■ WHAT IS NEEDED ■
In earlier randomized trials of BCG-at-birth to low-birth-weight children, how much lower was neonatal mortality, according to the trial summary?

### EXTRACT TO READ

Reducing neonatal mortality through administration of BCG soon after birth - a cluster randomised trial of improved service delivery
Rationale: Newborns are vulnerable and have high mortality in low income countries. BCG vaccine is known to stimulate the immune system and its early administration can modulate how the child copes with other infections. In randomised trials of BCG-at-birth to low-birth-weight (LBW) children, we have shown that BCG is associated with 40-50% lower neonatal mortality, the effect being due to less neonatal sepsis and respiratory infections. The beneficial effect has been observed already within the first three days.
Approach: In a cluster randomised trial of improved service delivery, neonatal mortality will be compared in intervention villages, where BCG will be administered at home as soon as possible after birth, to control villages, where BCG is only available through contact with the nearest health centre or at one-monthly outreach by a vaccination team. Community collaborators, mobile phones and mobile nurses will be used.
Objective and impact: To show that improved service for BCG vaccination reduces early neonatal mortality by at least 50% in the intervention villages compared with control villages where vaccines are only provided once a month through routine services. If true, many lives may be saved in high-mortality countries at a very low cost.
Innovation: BCG vaccine, which is used only to prevent tuberculosis (TB), will be applied in a new manner so that it may have an impact on early neonatal mortality. It is new to use BCG's immuno-enhancing effects to prevent non-TB deaths among newborns.

######
### EXTRACTED RECORDS

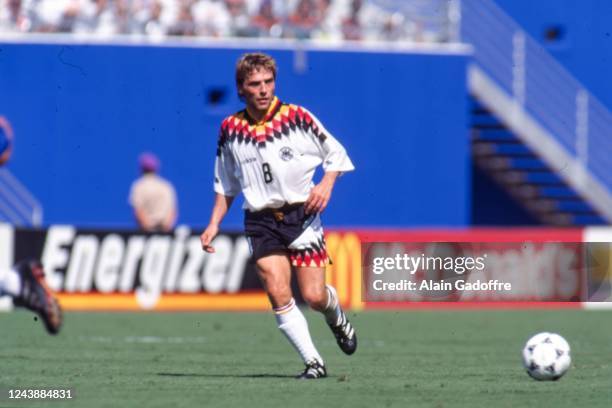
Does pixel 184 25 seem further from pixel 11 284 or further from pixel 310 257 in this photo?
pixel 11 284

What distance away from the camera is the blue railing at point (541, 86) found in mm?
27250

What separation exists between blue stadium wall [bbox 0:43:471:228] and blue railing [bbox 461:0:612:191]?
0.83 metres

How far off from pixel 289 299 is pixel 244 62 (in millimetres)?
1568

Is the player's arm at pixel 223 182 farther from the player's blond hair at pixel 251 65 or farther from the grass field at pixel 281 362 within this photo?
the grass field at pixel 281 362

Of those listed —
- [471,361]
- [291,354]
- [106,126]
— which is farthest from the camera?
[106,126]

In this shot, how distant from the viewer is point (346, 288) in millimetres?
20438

######
### EXTRACTED RECORDS

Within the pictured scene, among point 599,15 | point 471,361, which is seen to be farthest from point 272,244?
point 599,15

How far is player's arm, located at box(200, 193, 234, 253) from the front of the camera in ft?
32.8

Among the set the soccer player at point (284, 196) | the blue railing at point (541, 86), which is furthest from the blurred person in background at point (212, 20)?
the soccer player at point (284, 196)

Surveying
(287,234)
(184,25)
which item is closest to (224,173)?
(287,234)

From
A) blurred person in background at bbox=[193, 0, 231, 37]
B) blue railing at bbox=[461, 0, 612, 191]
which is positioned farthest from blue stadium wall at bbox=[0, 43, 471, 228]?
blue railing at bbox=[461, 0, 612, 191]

######

■ FINAL ANSWER ■
It was 40-50% lower.